┌─ Ausgangstext

Rz. 42

Die Revision hatte Erfolg.

Der Senat hat in seinen Entscheidungen vom 20.10.2009 (VI ZR 53/09, VersR 2010, 225 [(siehe auch Rdn 7 ff.)]) und vom 23.2.2010 (VI ZR 91/09, VersR 2010, 923 [(siehe auch Rdn 21 ff.)]) grundsätzlich Stellung dazu bezogen, unter welchen Voraussetzungen ein Geschädigter, der den Ersatz fiktiver Reparaturkosten begehrt, gemäß § 249 Abs. 2 S. 1 BGB die Erstattung der Stundenverrechnungssätze einer markengebundenen Fachwerkstatt verlangen kann. Danach leistet der Geschädigte dem Gebot der Wirtschaftlichkeit im Allgemeinen Genüge und bewegt sich in den für die Schadensbehebung nach § 249 Abs. 2 S. 1 BGB gezogenen Grenzen, wenn er der Schadensabrechnung die üblichen Stundenverrechnungssätze einer markengebundenen Fachwerkstatt zugrunde legt, die ein von ihm eingeschalteter Sachverständiger auf dem allgemeinen regionalen Markt ermittelt hat (Senatsurt. v. 20.10.2009 – VI ZR 53/09, a.a.O., Rn 8 m.w.N.; v. 23.2.2010 – VI ZR 91/09, Rn 8).

└─
┌─ Datenauszug

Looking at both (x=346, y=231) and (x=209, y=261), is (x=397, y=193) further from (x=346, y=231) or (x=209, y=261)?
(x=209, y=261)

└─

■ Aufgabenstellung: Nach welcher Vorschrift des BGB kann ein Geschädigter laut Ausgangstext die Erstattung der Stundenverrechnungssätze einer markengebundenen Fachwerkstatt verlangen? Stützen Sie sich ausschließlich auf den Ausgangstext.

■ Lösung: Nach § 249 Abs. 2 S. 1 BGB.